Charisma Acey

Research Expertise and Interest

water, sanitation, basic services delivery, food justice, urban agriculture, poverty alleviation, environmental sustainability, environmental justice, urban governance, participatory planning, community-based development, international development, development planning, sustainable development, African studies

Research Description

Charisma Acey is an associate professor in the Department of City and Regional Planning. Her background includes work, research and travel to countries in West Africa, southern Africa and Central America. Her work focuses on local and regional environmental sustainability, with a focus on poverty reduction, urban governance, environmental justice, and access to basic services. Her work relies on both quantitative and participatory, qualitative research approaches to understanding individual and household demand for improved infrastructure and environmental amenities. Current and past research projects, teaching and service learning courses have focused on addressing barriers to sustainable development such as human-environment interactions at multiple scales in urban areas around the world, poverty and participatory approaches to governance and development, the financing and sustainability of publicly provided services and utilities such as water and sanitation, local and regional food systems, environmental justice, and urbanization domestically and globally.

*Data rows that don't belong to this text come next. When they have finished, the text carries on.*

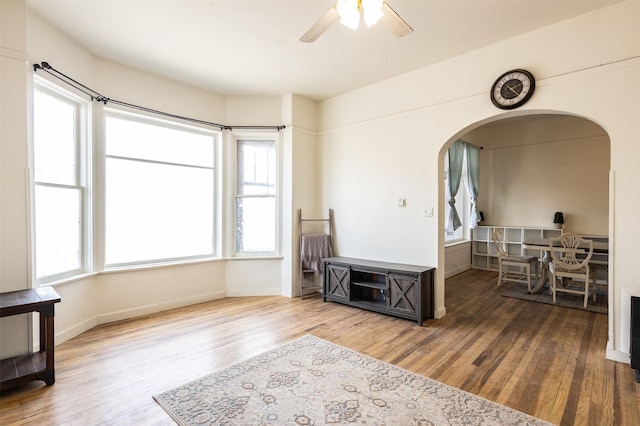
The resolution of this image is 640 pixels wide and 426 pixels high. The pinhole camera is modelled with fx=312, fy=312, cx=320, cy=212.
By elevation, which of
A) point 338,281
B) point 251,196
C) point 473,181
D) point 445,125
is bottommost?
point 338,281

Recent and ongoing research includes fieldwork in Ghana, Kenya, Nigeria and Uganda exploring sustainable household scale alternative energy solutions and access to basic services such as water and sanitation. She also has worked on participatory re-zoning for local healthy food systems and sustainability planning in the San Francisco East Bay, Columbus, Ohio, and Portland, Oregon. Prior to joining UC Berkeley, Professor Acey was an assistant professor of city and regional planning in the Austin E. Knowlton School of Architecture at The Ohio State University, with a joint appointment with the Kirwan Institute for the Study of Race and Ethnicity where she worked on global food justice issues and mapping geographic differences in resources and opportunities at the metropolitan scale. Her background includes six years of international work as a senior manager for relief and development NGOs working in countries in West Africa, southern Africa and Central and South America. She has also served as a U.S. State Department Fellow in Malawi and an American Marshall Memorial Fellow to Europe.